You’ve spent six months to a year breaking your story, outlining it, then sitting down to write the screenplay. You’ve finished your first draft. It’s far from perfect. Some people call the first draft “the vomit draft.” The important thing is – you finished it.
You might have been working a day job, writing when you could. You might have had to support a family, and had to make difficult sacrifices. It can be emotionally exhausting. Take time to reflect on what you’ve accomplished. Celebrate with someone close to you who understands how important this event is. Reward yourself.
Now I’d recommend taking a short break from this story and these characters. Put the script away and come up with some other ideas for screenplays. Having lots of ideas in various stages of development sort of bulletproofs you from rejection. If they don’t like the script you submit, you have many others.
What do you do next?
1. You might want to copyright your first draft.
You’ve got to be careful who you tell about the project. You don’t want to get ripped off. You can register your script with the Writers Guild of America for between $10 and $20. This can be a short term solution.

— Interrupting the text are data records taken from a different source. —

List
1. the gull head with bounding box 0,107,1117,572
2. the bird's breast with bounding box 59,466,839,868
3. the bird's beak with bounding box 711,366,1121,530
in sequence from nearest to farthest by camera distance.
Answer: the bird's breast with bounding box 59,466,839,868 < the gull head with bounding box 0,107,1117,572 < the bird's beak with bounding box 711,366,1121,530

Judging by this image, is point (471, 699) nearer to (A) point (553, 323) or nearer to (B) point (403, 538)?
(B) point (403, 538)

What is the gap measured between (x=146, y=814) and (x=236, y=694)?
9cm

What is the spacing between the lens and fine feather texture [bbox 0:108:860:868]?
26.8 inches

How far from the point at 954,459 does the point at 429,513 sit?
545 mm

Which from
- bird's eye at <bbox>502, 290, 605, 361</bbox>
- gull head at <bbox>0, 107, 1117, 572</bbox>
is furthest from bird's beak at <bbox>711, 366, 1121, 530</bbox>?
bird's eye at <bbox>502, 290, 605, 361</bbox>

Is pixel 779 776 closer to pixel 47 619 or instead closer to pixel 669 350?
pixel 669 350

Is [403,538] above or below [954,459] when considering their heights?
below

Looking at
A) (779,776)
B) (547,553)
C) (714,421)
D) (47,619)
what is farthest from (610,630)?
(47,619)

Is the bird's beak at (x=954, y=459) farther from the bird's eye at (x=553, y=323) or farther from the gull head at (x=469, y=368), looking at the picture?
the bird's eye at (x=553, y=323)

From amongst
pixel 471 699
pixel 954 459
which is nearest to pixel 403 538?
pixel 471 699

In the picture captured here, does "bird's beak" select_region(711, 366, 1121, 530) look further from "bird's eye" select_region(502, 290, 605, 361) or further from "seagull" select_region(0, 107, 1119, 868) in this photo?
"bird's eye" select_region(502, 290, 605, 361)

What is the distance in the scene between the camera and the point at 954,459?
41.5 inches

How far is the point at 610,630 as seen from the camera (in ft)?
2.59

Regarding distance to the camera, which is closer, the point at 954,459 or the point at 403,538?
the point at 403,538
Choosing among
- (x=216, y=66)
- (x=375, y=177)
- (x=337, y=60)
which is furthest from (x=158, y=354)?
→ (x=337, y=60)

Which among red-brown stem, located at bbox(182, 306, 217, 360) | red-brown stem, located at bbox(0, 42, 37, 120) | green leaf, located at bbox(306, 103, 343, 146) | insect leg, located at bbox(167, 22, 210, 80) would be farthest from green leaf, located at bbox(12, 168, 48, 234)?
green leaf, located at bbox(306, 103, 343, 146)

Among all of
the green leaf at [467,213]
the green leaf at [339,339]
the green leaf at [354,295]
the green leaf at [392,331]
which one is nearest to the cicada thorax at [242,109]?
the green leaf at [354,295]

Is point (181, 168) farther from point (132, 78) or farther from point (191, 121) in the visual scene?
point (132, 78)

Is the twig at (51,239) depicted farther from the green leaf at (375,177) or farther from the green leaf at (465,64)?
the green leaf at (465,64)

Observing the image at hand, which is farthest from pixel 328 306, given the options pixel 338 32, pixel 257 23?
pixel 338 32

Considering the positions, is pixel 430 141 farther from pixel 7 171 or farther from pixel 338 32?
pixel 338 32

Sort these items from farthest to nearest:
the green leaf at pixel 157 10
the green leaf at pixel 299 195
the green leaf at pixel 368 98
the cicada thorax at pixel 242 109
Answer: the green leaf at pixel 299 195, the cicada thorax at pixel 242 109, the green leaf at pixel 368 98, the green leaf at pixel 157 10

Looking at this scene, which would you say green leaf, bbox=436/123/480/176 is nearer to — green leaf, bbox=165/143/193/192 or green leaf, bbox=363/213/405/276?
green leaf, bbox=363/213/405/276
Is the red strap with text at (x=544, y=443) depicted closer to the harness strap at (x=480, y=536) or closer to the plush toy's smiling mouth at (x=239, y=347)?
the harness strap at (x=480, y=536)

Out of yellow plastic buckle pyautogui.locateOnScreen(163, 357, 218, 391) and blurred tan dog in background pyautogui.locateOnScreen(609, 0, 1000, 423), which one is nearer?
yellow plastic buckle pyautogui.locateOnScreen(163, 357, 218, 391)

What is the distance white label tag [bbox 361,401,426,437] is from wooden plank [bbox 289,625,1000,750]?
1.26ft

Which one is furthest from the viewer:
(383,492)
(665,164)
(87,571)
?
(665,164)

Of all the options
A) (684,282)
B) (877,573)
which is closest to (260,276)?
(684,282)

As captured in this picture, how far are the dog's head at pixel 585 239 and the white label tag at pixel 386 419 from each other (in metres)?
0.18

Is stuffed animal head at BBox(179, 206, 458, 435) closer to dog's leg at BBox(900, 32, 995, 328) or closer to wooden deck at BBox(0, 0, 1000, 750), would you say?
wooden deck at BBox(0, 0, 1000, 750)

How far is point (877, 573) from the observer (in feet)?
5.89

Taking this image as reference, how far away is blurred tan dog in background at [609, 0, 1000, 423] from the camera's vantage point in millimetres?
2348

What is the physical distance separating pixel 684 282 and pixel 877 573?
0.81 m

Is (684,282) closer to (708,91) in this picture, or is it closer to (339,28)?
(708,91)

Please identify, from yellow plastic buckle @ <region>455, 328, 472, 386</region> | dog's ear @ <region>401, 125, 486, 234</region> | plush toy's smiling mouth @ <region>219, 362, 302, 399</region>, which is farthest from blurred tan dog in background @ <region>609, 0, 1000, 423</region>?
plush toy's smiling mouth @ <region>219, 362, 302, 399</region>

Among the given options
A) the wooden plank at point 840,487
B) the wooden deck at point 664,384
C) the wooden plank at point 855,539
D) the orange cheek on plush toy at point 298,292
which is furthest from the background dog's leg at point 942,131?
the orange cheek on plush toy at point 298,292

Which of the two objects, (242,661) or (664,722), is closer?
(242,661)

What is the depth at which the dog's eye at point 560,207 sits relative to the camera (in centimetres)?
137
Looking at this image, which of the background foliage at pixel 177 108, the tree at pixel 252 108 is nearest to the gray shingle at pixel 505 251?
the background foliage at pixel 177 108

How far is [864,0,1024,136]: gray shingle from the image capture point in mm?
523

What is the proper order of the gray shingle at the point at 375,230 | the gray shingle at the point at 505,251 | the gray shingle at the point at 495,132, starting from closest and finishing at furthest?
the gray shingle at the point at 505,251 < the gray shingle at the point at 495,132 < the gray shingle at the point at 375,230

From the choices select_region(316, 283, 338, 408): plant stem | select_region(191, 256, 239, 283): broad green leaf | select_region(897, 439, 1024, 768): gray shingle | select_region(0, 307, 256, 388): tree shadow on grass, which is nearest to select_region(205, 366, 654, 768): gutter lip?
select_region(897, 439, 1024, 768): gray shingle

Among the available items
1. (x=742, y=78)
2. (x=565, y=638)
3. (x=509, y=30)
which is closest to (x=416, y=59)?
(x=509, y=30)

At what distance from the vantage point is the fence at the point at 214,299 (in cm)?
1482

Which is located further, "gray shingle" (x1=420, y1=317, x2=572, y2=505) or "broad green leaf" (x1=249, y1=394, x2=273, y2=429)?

However, copyrighting is far superior. The WGA registration only lasts for five years. Copyrights last for the life of he writer plus 70 years.
How do you copyright your script?
It’s best to do it on-line. You go to the Copyright Office Electronic System on-line, where you’ll be asked to complete an application. You pay the $35-$55 fee. You submit your work, then wait for your script to be copyrighted. The process will take several months. You can use the mail, but it’s more expensive and takes longer.
Your script is going to change after this first draft, as you incorporate feedback. You’ll also want to copyright the final polished draft.
Keep in mind, you have to kind of trust people in this business. In order to sell a project you have to pitch it, or give it to people to read. You do have to get used to talking about your project when selling it.
Ideas do get stolen. It just doesn’t happen all the time. You have to be able to live with risks. There may be hundreds of readers, and producers reading your script before someone decides to buy it.
2.Move on to the second and third drafts, then prepare for feedback.
Take your time with the next draft and the subsequent drafts. Whereas you could write almost stream-of-consciousness in your first draft you need to be more focused and deliberate.
Get your script to the point where you can’t think of ways to improve it. Now other people have to read it. You’ve got to prepare for feedback. Put yourself in a frame of mind to accept constructive criticism. Nobody likes this part.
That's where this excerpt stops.